To give it its full title, the Ecomusee du Pays de Rennes, is a 20 hectare farm which opened in 1987 to celebrate the fact that this area has been agricultural for a very long time. They breed rare farm animals (like particularly small goats who get their horns caught in wire fences) as well as grow various fruit trees.

Ecomusee du Pays de Rennes

The museum is housed in one of the original farm buildings. It houses, so the leaflet says, “…five centuries of life in the Rennes region…” Upon entering the museum the young chap we had encountered earlier was at great pains to tell us the museum closed at 6pm. He obviously thought we were a bit shifty looking because he made sure we didn’t waste any time over the French film, instead going straight to the displays. I kept spotting him tailing us all the way through. Very odd. Perhaps I look a bit like an international museum thief. Mirinda reckons he was simply wanting to improve his English by constantly talking to us but was basically very shy.

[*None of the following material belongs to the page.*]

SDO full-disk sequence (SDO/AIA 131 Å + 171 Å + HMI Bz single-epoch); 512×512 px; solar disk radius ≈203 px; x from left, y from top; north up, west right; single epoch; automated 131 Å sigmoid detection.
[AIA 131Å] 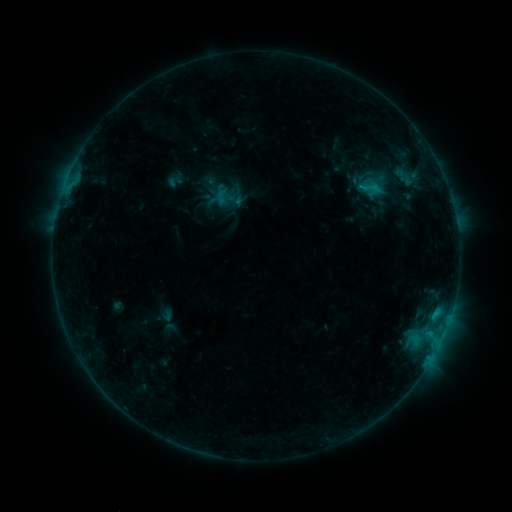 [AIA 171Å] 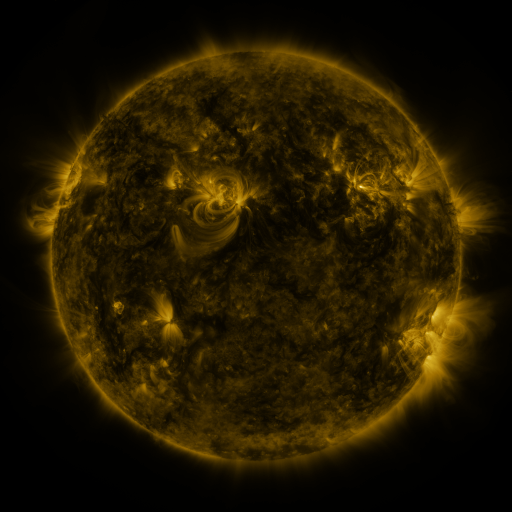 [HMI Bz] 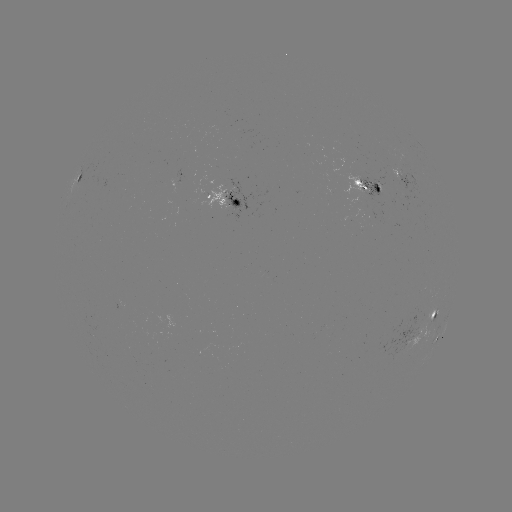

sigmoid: <bbox>355, 175, 385, 200</bbox>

Anyway, the Ecomusee had a sad lack of furnished rooms, much to Mirinda’s chagrin. As this was the main reason for going, it is possibly understandable she was slightly miffed. The fact that some bozo kept telling us when the place wasn’t open just about finished her off.

This is probably a good place to give Mirinda a rant. She claims that the French tourist industry is in disarray because they are arrogant and afraid of change. The whole thing about most of the country being closed between 12 and 2 is extremely annoying to a tourist, I have to say! Actually, if you want to be successful in France, don’t close for lunch! You’ll get a lot of tourists in your shop.

Rather than brave the rush hour traffic around the Rennes bypass, we took the cross country voyage back to the Château de Pin where we enjoyed our Rennes cakes for tea.